***** Data shown

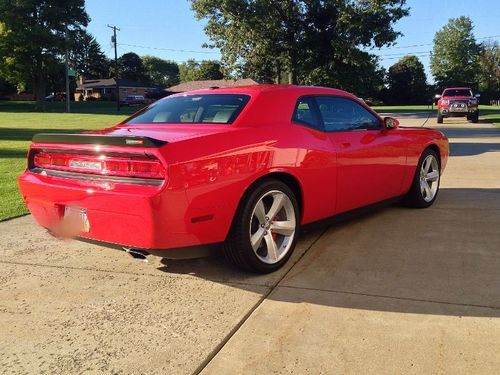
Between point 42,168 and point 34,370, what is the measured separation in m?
1.92

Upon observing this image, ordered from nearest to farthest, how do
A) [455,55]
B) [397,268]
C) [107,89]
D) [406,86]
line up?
[397,268]
[406,86]
[455,55]
[107,89]

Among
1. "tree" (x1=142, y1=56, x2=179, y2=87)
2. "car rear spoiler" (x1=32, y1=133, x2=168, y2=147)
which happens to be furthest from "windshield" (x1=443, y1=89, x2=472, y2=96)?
"tree" (x1=142, y1=56, x2=179, y2=87)

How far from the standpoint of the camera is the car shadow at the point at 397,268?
3.45m

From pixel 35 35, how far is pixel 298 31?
3151 cm

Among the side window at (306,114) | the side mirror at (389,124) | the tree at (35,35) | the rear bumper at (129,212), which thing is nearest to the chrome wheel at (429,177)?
the side mirror at (389,124)

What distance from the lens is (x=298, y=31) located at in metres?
36.2

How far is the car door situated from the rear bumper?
1.69 m

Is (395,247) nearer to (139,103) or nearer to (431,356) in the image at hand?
(431,356)

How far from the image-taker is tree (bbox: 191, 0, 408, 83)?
33219 mm

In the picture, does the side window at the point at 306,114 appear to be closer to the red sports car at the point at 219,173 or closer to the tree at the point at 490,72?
the red sports car at the point at 219,173

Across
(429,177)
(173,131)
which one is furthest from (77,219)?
(429,177)

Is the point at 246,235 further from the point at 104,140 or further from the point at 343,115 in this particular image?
the point at 343,115

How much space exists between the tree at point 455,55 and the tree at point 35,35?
6170 cm

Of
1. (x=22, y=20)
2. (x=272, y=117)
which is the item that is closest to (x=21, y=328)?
(x=272, y=117)
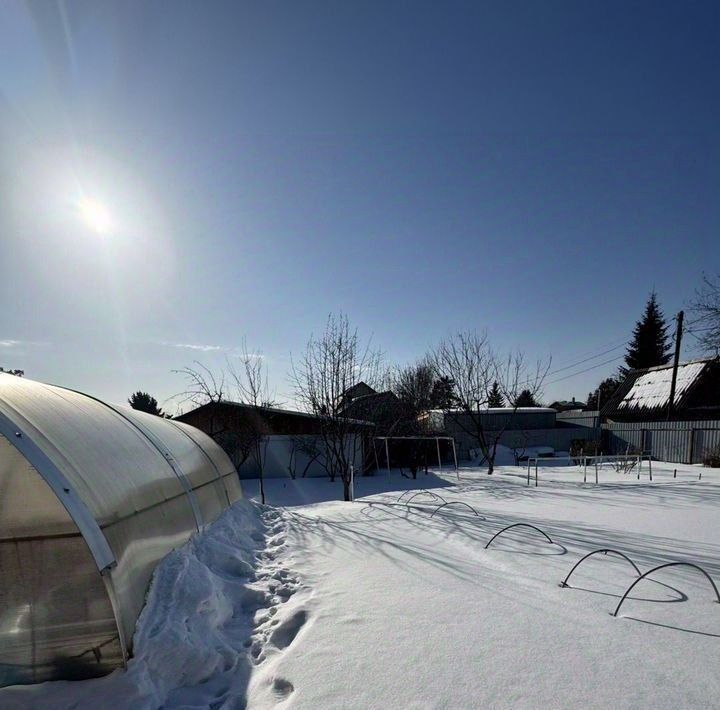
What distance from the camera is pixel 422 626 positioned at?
3.38m

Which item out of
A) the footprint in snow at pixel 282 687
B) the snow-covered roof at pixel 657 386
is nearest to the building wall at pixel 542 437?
the snow-covered roof at pixel 657 386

**********

Challenge: Render the entries as a Markdown table with columns n and Line, one numbered row per line, leaving out blank lines. Begin at the line that has "Which item out of" and stop after the last line of the entries.

Task output:
| n | Line |
|---|---|
| 1 | Which item out of |
| 2 | A) the footprint in snow at pixel 282 687 |
| 3 | B) the snow-covered roof at pixel 657 386 |
| 4 | is nearest to the building wall at pixel 542 437? |
| 5 | the snow-covered roof at pixel 657 386 |